Time to create interactive colors sets with HTML, PHP, JavaScript and jQuery!

Introduction

For my WebComics, I needed to extend my Copic Colors Markers set. But markers are expensive, and there is a lot of choice (something around 358 colors – the feature image above is not my own set; mine is way less complete 😛 ), so I had to chose the new colors very carefully.

Copic website propose a color chart where you can see the color infos, use a filter to display only a certain set (all, ciao, sketch…) and click to add color to your personal set. Problems:

  • Each time you click, you get redirected to the color page. Very inefficient.
  • Colors order is based on their ID in the alphabetical order, not in a logical order based on their value.
A extract of the web Copic Color chart. Colors are not sorted by family, but only alphabetically. Not very handy.

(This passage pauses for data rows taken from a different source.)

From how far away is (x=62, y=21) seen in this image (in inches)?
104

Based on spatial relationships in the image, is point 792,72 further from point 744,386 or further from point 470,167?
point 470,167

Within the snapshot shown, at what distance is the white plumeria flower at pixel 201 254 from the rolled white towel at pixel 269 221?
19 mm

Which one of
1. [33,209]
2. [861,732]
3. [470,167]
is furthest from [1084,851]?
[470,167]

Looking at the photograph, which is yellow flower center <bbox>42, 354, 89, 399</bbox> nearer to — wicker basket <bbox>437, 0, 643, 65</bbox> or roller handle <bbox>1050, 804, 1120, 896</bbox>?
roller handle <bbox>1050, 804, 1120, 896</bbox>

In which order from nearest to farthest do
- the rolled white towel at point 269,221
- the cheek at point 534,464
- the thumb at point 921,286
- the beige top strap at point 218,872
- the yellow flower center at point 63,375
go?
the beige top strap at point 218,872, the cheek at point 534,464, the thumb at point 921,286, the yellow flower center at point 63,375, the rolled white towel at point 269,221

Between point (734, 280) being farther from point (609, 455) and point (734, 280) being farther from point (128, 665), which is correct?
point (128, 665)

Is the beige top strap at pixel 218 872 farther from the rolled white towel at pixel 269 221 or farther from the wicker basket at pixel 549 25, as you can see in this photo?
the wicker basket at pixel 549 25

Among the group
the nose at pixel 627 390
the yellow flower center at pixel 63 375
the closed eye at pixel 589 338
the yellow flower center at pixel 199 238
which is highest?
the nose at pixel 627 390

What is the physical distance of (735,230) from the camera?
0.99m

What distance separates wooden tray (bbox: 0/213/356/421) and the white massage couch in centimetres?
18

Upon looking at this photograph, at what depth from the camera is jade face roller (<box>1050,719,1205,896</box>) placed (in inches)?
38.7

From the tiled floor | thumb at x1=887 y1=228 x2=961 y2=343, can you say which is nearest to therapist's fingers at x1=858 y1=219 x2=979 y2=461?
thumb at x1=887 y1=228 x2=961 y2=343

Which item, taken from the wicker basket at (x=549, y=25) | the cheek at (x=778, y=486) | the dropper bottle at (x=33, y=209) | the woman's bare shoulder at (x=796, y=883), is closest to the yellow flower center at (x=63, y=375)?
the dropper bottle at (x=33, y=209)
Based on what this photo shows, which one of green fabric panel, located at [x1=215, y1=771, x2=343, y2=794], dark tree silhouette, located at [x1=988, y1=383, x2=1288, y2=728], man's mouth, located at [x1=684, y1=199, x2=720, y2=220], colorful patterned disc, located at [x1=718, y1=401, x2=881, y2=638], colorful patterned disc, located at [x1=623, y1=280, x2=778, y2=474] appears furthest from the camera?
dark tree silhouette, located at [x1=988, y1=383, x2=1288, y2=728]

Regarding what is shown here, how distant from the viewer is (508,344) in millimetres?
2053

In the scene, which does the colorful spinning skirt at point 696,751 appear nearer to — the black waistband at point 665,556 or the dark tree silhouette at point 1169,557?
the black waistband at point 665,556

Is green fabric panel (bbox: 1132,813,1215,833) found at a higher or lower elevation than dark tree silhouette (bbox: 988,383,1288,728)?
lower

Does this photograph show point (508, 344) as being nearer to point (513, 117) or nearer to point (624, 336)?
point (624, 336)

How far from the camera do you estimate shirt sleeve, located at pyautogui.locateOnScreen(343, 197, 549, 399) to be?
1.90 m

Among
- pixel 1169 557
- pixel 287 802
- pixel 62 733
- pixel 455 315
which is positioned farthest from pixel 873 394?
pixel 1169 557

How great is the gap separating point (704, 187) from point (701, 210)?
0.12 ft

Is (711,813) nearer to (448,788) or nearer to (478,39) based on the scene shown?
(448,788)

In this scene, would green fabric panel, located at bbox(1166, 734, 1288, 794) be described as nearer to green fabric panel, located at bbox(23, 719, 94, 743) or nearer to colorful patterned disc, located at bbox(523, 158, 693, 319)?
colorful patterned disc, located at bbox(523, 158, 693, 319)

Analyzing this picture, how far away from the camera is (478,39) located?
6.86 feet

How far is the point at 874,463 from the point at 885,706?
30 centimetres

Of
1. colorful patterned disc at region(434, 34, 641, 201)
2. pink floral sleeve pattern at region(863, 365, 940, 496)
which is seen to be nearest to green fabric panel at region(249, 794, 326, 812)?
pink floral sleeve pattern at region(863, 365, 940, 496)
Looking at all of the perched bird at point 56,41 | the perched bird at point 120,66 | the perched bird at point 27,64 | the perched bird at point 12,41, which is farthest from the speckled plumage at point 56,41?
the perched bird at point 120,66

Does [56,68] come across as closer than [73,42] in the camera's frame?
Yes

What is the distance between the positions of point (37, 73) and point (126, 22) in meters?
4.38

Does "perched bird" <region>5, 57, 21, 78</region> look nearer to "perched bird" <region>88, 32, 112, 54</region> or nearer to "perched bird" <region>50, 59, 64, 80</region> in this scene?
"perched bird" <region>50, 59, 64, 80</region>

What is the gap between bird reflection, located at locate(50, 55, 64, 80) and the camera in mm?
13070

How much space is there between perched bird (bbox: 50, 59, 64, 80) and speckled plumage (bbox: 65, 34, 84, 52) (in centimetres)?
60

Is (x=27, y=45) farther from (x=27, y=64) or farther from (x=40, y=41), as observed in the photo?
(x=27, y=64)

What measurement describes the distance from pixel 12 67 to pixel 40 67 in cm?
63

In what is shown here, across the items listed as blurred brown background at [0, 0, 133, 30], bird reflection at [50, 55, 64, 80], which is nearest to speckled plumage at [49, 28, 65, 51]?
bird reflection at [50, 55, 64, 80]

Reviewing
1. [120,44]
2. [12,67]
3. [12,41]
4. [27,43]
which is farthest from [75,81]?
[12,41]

Copic also propose some PDF with different ways to present the colors, but I wasn’t satisfy either : you can’t filter the color to display only the set you consider (aka, only the Copic Ciao set for eg). So, for me, it shows way more colors than I need.

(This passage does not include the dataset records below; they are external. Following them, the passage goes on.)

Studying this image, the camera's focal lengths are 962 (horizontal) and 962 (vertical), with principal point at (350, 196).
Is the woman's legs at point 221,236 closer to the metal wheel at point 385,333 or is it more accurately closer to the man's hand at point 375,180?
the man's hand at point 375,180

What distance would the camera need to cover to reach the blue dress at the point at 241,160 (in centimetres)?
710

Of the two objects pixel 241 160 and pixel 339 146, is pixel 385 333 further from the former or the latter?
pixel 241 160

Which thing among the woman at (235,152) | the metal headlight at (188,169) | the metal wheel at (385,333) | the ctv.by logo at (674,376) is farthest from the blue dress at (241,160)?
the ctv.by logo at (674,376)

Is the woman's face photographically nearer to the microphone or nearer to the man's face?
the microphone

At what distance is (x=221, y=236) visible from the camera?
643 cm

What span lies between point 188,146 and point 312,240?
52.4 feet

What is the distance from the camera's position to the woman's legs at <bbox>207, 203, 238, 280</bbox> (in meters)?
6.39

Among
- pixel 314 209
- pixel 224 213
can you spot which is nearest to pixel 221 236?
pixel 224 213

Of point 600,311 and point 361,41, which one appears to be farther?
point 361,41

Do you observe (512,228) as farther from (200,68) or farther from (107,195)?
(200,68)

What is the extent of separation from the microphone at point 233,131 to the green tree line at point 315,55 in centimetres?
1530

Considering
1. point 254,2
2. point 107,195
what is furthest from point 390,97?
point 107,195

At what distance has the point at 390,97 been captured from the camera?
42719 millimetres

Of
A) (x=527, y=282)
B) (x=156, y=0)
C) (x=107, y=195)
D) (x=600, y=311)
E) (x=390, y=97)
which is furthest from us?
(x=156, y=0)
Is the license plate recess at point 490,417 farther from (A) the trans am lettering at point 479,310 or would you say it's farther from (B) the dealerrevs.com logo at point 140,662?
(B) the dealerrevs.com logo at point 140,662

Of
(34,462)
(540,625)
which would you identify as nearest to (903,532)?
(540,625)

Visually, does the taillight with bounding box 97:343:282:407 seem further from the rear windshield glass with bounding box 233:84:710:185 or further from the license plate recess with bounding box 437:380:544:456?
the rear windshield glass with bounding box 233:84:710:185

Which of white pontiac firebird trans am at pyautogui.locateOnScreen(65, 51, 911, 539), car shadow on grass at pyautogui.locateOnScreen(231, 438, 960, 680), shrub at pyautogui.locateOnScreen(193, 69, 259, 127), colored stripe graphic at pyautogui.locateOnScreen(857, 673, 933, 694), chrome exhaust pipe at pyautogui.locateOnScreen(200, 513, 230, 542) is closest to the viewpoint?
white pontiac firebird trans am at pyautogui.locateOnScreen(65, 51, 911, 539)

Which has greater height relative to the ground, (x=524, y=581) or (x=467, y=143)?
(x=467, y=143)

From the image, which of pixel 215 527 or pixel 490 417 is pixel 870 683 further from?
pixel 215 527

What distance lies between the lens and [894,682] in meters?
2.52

The famous Copic Color Wheel. A pretty good representation, but not interactive. There is no way to filter colors, and to mark those that we already earn.

Something more modern and interactive could be done. I started to note some ideas, and at some point, I decided to give it at try. It could be a good training in JavaScript. Playing with color is always fun.

In this article, I will tell you a resume of what I did to satisfy my initial needs.

The following experiments are based on the Copic Ciao colors set, but can easily be translatable to all colors (the code is ready to be extensible).

Colors Infos Parsing

The first step was to get color infos (name, hex value, id, family, luminosity and saturation values…). This is where reverse engineering began.

I extracted the HTML from the Copic Chart page to get the colors table.

Using PHP, which have builtin XML parser, I convert the table into an object containing all colors and their infos in a manipulatable way.

From that, I created two multidimensional tables of colors (for PHP manipulation):

  • ID as key.
  • Family Color as Key, and inside each family, list of colors.

This two PHP tables are used for manipulating the data in efficient way. It is more convenient than having only one table.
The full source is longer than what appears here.